As with foraging, caring for offspring by parents creates a series of potential trade-offs. A guarding parent often has reduced opportunity to feed, which may reduce later gamete production (e.g., in salmons, ricefishes, and livebearers; Blumer 1979). Male Smallmouth Bass, Micropterus dolomieu, fan their nests 24 h a day when they have eggs and young there and rarely leave the nest to feed; mortality among males during their first breeding season can exceed 90% in some lakes (Wiegmann & Baylis (1995). Gillooly and Baylis (1999) measured change in the wholebody composition of male Smallmouth Bass in the field across an 8-day parental care period. They found that nestguarding males lost an average of 3% of lean mass, a potentially significant amount given that breeding occurs shortly after fish come out of the winter starvation period.

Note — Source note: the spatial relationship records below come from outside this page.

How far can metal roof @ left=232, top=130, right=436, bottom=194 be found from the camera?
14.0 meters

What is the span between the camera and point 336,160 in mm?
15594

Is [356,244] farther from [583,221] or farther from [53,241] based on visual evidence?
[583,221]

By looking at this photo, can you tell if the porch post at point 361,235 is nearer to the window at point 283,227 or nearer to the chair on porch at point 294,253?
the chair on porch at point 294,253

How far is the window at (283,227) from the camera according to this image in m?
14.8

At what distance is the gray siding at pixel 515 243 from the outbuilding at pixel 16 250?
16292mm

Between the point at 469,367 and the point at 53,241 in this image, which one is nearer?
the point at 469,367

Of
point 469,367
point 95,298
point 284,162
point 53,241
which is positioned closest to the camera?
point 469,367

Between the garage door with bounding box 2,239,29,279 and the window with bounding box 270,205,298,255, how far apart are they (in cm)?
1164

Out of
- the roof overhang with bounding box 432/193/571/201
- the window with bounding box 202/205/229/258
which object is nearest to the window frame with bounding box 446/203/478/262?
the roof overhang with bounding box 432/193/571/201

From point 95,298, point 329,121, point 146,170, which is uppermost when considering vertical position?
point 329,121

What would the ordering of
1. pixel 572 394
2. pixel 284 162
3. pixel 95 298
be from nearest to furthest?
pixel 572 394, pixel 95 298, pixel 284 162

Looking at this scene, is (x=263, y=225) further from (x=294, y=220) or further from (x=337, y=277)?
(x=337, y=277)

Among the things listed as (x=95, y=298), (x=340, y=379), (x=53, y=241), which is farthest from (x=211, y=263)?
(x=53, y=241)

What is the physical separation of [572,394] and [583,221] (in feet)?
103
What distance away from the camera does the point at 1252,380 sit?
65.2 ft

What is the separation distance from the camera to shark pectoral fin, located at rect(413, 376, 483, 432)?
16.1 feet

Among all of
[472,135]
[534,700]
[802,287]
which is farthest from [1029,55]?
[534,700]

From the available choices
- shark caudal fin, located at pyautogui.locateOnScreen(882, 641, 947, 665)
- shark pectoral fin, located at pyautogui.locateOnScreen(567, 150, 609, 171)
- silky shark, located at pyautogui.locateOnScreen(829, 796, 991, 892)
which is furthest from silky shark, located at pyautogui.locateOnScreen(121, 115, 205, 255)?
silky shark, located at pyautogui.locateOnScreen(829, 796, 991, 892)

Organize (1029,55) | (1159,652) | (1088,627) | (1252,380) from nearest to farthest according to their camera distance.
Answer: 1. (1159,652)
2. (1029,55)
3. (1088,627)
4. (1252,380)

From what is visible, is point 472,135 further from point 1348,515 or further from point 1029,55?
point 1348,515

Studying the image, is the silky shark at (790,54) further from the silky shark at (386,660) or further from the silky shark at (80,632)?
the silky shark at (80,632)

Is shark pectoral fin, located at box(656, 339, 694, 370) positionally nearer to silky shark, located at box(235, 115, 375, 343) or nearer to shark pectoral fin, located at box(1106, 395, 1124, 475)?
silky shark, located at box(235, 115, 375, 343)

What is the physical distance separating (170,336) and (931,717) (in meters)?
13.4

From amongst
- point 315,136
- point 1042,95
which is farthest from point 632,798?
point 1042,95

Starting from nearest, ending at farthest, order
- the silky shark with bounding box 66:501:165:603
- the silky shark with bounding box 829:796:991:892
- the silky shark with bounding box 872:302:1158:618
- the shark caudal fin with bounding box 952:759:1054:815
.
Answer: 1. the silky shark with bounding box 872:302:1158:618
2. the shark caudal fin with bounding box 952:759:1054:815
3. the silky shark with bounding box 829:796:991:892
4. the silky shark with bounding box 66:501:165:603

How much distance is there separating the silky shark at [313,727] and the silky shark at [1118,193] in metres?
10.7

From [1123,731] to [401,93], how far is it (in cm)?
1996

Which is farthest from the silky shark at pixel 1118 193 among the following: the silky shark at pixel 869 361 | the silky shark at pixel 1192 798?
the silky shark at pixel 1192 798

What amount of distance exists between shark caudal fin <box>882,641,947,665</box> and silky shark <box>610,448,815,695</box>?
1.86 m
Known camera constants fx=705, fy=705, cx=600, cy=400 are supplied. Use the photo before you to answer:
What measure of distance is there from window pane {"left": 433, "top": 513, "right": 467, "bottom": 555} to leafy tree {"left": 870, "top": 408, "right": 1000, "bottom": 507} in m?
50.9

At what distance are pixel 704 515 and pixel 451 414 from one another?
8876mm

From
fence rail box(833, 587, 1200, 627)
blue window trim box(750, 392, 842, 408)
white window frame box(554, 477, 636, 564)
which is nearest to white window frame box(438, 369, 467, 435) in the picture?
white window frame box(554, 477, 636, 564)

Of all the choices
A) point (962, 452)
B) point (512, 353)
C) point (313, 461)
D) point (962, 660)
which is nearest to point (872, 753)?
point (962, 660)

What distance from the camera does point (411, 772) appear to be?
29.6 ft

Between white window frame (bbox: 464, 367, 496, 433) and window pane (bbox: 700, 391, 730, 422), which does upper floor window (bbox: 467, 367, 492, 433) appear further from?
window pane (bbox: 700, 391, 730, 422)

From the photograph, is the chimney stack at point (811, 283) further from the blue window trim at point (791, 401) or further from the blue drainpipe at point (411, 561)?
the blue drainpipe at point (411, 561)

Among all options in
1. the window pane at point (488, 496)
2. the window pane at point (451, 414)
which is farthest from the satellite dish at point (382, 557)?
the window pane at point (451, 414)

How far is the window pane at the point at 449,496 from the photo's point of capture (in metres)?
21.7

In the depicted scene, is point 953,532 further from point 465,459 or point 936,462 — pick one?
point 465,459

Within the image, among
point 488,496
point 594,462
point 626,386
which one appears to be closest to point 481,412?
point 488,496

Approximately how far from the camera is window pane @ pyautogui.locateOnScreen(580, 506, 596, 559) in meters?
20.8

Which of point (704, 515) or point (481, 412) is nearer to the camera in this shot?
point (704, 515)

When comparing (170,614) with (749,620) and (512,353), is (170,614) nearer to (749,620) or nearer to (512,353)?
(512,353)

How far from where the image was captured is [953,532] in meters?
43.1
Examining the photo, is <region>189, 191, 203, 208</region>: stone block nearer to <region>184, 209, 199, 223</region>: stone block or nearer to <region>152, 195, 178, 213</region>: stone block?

Other fishes known to suffer energy loss, decreased growth, delayed reproduction, compromised immune function, or higher mortality due to parental care include Three-spined Sticklebacks, cichlids, other centrarchids, cardinalfishes, and gobies (e.g., Chellappa & Huntingford 1989; Lindstrom 2001; Okuda 2001).

 

Some costs can be overcome in part if the male eats some of the eggs, a phenomenon known as filial cannibalism (Fitzgerald 1992; Manica 2002; DeMartini & Sikkel 2006); Smallmouth Bass males, however, do not eat their young. Such cannibalism is known in at least 17 teleost families, with starvation avoidance by the adult the most likely cause (Manica 2002). Feeding while guarding young is relatively rare in mouth-brooding species. Another cost incurred when nest guarding is lost opportunity to spawn, which compromises future reproductive output. The decision of when to abandon current progeny will therefore be influenced by how much a parent’s guarding activities can reduce mortality in the current clutch versus what opportunities for breeding exist in the near future (Perrone & Zaret 1979; Sargent & Gross 1994). Short breeding seasons, scarce additional mates, and short lifetimes would favor parental care of existing offspring over searching for additional spawning opportunities. Females can exploit this dilemma by preferring males that are already guarding eggs (see above).

 

Caring for young also carries predation risks. Brood defense may reduce predation on the young but simultaneously increases the parent’s exposure to predators. Guarding parental sticklebacks, Pumpkinseed Sunfishes, and gobies take more risks as their offspring grow, indicating that the value of the brood can increase relative to parental survival during the parental care phase (Colgan & Gross 1977; Pressley 1981; Magnhagen & Vestergaard 1991). Finally, an inverse relationship often exists between degree of care and number of eggs produced. Pelagic egg scatterers produce hundreds of thousands or millions of tiny eggs that they abandon, whereas species that participate in extensive parental care characteristically produce relatively small clutches of dozens to a few hundred larger eggs. Highquality care may only be possible when small numbers of young are produced. The ultimate evolutionary product, however, is how many offspring make it into the next breeding generation. The existence of alternative tactics within and among species attests to the fact that no single reproductive system is universally optimal.